§ **VORLIEGENDER AUSZUG**
◇ ◇ ◇

Datenschutzrecht

LG Arnsberg: Ein Schadensersatzanspruch nach Art. 82 DSGVO bei Scraping von personenbezogenen Daten muss dargelegt und bewiesen werden. Der reine Verstoß gegen die DSGVO begründet einen solchen Anspruch nicht

So das Gericht in seinem Urteil vom 31.Oktober 2023 (Az.: 7 O 691/22). Es führt in den Entscheidungsgründen unter anderem aus:

„…Es fehlt es an einem ersatzfähigen Schaden des Klägers im Sinne des Art. 82 Abs. 1 DS-GVO.

Es oblag dem Kläger, einen über die angeblichen Datenschutzverstöße und über den damit mittelbar einhergehenden Kontrollverlust hinausgehenden immateriellen Schaden in Form einer persönlichen / psychologischen Beeinträchtigung aufgrund der Datenschutzverstöße und des Kontrollverlustes darzulegen.

Der bloße Verstoß gegen die Vorschriften der DS-GVO reicht nicht aus, um einen Schadensersatzanspruch zu begründen (EuGH, Urteil vom 04.05.2023, C-300/21, zit. nach NJW 2023, 1930, 1933).

◇ ◇ ◇

§ **DATENSATZABSCHNITT**
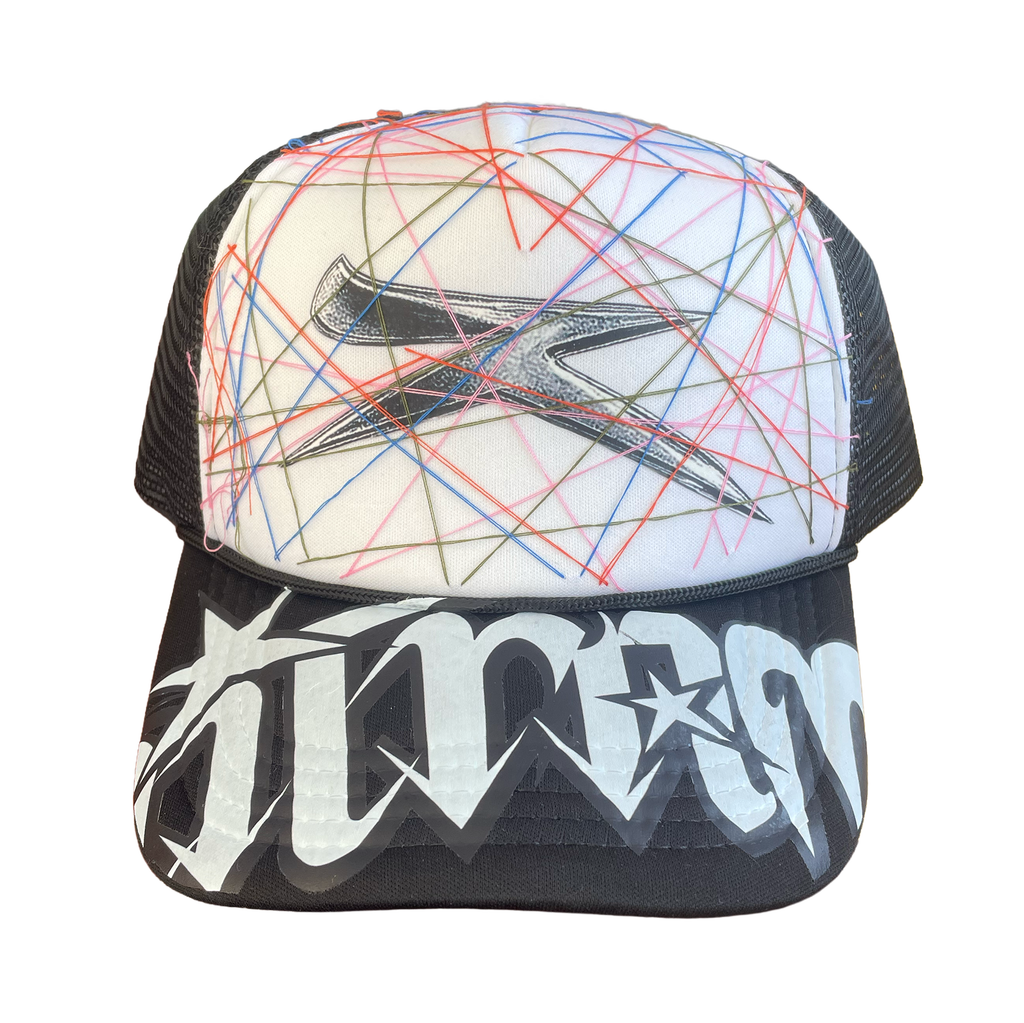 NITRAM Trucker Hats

◇ ◇ ◇

Gib den Abschnitt aus dem Text zum Urteil des LG Arnsberg wörtlich wieder: Beginne bei den Worten mit „Datenschutzrecht“ und höre nach „des Kontrollverlustes darzulegen.“ auf.

§ **ERGEBNIS DER ÜBUNG**
Datenschutzrecht

LG Arnsberg: Ein Schadensersatzanspruch nach Art. 82 DSGVO bei Scraping von personenbezogenen Daten muss dargelegt und bewiesen werden. Der reine Verstoß gegen die DSGVO begründet einen solchen Anspruch nicht

So das Gericht in seinem Urteil vom 31.Oktober 2023 (Az.: 7 O 691/22). Es führt in den Entscheidungsgründen unter anderem aus:

„…Es fehlt es an einem ersatzfähigen Schaden des Klägers im Sinne des Art. 82 Abs. 1 DS-GVO.

Es oblag dem Kläger, einen über die angeblichen Datenschutzverstöße und über den damit mittelbar einhergehenden Kontrollverlust hinausgehenden immateriellen Schaden in Form einer persönlichen / psychologischen Beeinträchtigung aufgrund der Datenschutzverstöße und des Kontrollverlustes darzulegen.